Saved entries
▬▬▬▬▬▬▬▬▬▬
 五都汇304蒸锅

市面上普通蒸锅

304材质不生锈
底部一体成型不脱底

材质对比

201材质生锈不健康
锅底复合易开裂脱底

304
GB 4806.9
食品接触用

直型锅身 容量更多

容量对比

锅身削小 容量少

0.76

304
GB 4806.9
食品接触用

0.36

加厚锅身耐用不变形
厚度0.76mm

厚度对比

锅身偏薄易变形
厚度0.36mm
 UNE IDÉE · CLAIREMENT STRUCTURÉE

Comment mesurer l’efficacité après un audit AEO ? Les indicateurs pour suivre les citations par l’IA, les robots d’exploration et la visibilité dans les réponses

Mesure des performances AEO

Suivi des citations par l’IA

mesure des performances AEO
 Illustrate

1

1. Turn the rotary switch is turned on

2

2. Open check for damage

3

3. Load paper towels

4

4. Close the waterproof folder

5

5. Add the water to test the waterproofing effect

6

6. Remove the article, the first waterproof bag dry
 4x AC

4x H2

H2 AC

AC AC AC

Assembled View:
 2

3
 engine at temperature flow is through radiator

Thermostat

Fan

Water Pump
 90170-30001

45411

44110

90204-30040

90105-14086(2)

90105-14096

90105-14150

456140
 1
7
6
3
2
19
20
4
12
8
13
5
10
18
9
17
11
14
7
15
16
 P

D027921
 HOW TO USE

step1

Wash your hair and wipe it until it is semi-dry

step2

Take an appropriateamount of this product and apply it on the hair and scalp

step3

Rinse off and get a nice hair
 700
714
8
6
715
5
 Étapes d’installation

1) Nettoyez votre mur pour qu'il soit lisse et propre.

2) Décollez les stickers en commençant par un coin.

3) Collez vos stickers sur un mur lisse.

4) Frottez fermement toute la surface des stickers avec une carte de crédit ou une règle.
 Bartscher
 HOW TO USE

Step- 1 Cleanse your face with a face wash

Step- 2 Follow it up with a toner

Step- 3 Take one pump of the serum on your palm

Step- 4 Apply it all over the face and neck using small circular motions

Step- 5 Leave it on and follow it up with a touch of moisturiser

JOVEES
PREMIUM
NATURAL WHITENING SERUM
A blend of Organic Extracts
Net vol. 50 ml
▬▬▬▬▬▬▬▬▬▬
What lines in the data above contain the word "with"? Show them all.

Step- 1 Cleanse your face with a face wash
Step- 2 Follow it up with a toner
Step- 5 Leave it on and follow it up with a touch of moisturiser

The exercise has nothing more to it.